Shawna Dempsey
Shawna Dempsey and Lorri Millan have collaborated on performance pieces, films, videos, publications and public art projects since 1989. Their provocative live work has toured extensively throughout North America, Europe, Australia and Japan, and their films and videos have been screened in venues ranging from women's centres in Sri Lanka to the Museum of Modern Art, NYC.
We create interdisciplinary work from a performance art background, and have made live works, films, videotapes, public art projects and pulications. we begin with a resonant image, construct that image, and then attempt to unravel its meanings. The resulting work is usually overtly feminist and often funny.

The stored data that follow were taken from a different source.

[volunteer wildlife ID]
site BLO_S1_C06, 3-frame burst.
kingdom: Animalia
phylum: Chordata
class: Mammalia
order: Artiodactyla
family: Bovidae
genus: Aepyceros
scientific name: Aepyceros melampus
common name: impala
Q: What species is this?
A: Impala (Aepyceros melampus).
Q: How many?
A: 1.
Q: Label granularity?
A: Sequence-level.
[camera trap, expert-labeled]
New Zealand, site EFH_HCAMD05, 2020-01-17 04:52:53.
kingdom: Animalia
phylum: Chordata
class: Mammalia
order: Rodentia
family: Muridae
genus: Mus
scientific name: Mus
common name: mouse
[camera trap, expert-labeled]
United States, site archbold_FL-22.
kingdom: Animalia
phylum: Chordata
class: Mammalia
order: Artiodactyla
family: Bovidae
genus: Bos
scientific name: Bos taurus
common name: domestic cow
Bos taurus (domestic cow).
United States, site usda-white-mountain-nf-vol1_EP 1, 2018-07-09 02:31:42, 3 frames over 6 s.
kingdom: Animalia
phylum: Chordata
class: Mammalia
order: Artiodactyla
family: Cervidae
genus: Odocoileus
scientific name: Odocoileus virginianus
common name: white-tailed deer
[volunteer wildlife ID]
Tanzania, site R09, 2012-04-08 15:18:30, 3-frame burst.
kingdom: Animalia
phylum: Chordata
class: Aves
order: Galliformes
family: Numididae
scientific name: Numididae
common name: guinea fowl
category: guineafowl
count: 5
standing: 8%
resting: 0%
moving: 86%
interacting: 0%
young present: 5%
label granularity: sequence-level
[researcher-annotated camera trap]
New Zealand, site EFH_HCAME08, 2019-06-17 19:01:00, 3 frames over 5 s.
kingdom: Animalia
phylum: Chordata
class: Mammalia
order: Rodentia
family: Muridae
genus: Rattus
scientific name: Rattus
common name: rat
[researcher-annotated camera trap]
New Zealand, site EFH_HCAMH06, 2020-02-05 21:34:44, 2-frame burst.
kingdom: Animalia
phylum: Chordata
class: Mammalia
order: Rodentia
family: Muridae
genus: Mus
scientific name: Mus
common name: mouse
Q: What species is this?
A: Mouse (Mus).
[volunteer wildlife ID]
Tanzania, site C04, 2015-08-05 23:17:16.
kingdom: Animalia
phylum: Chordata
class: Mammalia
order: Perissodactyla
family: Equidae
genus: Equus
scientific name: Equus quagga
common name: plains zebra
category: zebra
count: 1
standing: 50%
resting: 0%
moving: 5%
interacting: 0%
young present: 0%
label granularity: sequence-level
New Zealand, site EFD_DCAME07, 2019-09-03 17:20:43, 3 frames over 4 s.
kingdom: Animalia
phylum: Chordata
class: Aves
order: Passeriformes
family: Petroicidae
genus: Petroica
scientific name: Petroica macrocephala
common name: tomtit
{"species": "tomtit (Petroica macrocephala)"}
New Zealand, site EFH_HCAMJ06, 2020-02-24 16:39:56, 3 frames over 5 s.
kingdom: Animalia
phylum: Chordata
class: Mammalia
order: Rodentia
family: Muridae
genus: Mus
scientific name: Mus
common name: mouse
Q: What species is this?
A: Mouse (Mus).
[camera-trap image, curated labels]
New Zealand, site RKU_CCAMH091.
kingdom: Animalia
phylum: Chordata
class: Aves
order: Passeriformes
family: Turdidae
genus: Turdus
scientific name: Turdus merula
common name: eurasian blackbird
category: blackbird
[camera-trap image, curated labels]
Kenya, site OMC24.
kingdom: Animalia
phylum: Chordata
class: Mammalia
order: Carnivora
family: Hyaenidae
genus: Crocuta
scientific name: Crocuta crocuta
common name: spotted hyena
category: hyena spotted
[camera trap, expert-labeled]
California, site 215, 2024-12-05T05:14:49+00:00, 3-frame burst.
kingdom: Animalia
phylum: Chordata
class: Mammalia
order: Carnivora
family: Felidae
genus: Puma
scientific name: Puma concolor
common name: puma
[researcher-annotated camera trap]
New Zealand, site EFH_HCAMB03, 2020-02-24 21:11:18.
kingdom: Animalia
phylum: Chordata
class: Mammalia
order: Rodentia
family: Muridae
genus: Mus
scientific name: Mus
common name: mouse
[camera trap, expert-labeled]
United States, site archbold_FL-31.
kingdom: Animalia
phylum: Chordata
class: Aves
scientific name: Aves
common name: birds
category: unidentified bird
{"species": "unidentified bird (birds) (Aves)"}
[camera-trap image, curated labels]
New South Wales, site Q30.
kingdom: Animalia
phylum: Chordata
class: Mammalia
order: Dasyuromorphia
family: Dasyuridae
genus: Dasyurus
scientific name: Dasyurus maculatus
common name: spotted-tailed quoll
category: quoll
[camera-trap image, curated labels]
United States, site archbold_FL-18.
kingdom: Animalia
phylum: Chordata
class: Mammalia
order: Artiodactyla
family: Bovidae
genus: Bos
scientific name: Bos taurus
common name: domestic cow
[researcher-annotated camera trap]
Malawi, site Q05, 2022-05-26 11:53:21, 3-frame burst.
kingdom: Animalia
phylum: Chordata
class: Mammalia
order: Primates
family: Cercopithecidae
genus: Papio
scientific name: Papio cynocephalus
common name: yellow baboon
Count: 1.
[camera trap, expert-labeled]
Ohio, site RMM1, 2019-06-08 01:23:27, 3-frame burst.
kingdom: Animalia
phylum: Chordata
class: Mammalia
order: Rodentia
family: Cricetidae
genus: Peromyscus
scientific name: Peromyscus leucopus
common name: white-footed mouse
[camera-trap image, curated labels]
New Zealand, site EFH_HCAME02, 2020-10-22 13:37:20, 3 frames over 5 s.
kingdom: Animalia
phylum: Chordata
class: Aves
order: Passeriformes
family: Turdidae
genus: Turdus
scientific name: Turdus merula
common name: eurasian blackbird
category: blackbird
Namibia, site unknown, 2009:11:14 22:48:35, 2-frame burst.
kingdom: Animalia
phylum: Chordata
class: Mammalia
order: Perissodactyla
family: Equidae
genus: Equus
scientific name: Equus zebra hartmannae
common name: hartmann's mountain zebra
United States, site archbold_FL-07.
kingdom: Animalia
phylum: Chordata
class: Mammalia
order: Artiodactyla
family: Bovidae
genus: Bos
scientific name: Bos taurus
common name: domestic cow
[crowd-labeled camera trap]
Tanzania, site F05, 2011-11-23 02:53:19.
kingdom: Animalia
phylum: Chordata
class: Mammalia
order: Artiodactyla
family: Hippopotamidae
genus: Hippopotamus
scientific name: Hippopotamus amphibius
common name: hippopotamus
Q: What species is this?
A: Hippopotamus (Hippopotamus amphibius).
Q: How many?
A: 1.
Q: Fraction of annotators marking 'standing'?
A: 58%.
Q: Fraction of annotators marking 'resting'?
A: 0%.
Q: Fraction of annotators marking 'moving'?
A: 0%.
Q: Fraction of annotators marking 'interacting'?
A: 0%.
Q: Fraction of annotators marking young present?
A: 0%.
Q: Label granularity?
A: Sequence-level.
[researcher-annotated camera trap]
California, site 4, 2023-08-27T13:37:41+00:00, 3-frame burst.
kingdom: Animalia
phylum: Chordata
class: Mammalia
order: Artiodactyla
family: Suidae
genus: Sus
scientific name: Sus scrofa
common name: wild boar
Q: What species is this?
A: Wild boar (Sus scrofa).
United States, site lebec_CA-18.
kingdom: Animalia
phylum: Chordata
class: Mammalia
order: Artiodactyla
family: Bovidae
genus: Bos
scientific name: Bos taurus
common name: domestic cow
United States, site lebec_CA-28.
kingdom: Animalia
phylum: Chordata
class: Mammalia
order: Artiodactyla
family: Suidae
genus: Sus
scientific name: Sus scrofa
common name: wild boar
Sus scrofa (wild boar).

Dempsey and Millan's controversial music video, We're Talking Vulva,represented Canada at the 3rd Istanbul Biennial, and has screened to an estimated audience of a million people, world-wide. Their video, A Day
in The Life of A Bull-Dyke, and the companion mock-Life magazine, In The Life, have received numerous awards, including the Manitoba Arts Council Prize for Innovation and Excellence, and second place at the 1996 United States Super 8 Film and Video Festival. Dempsey and Millan's body of film and video work has been the subject of many retrospectives, and includes titles such as Good-Citizen: Betty Baker (Manitoba Motion Pictures Industry Association Award "Best Short Drama", 1999), What Does A Lesbian Look Like? (aired in rotation on Canada's music video station Much Music, 1994-5),Homogeneity (created in residence at Hallwalls Contemporary Arts Centre and funded by the Andy Warhol Foundation), Object/Subject of Desire(created at
the Western Front and purchased by the Canada Council Art Bank) and the recent half-hour mock-u-mentary Lesbian National Parks and Services: A Force of Nature.
Dempsey and Millan have created performances that twist traditional mythology and iconography, explore notions of the lesbian body, and look at the devolution of modern-day language and democracy. These works include The Dress Series, costume-based work in which the traditional female costume is reconstructed out of unexpected materials. Site specific performances include Co-op Collective's Grocery Store, an installation and functioning food store, and numerous tours-of-duty as Lesbian Rangers as part of the ongoing Lesbian National Parks and Services.
Other artistic activity has included residencies and special projects, such as a bi-lingual performance (English/Japanese) which toured Japan, and residences at Headlands(California), Hallwalls (Buffalo, New York),
Banff Centre (Alberta, Canada), Brisbane Powerhouse (Australia), and Western Front (Vancouver). Dempsey and Millan have created several public art installations and have self-published Handbook of The Junior Lesbian Ranger. In 2002 Pedlar Press published a long-awaited manual to
bushcraft, the 270-page Lesbian National Parks and Services Field Guide to North America: Flora, Fauna and Survival Skills.
Performance artifacts, films and videos by Dempsey and Millan are held In collections including the Winnipeg Art Gallery, National Gallery of Canada,Regina Public Libraries, Planned Parenthood USA, American Indian
Reservation Centre, and many colleges and universities.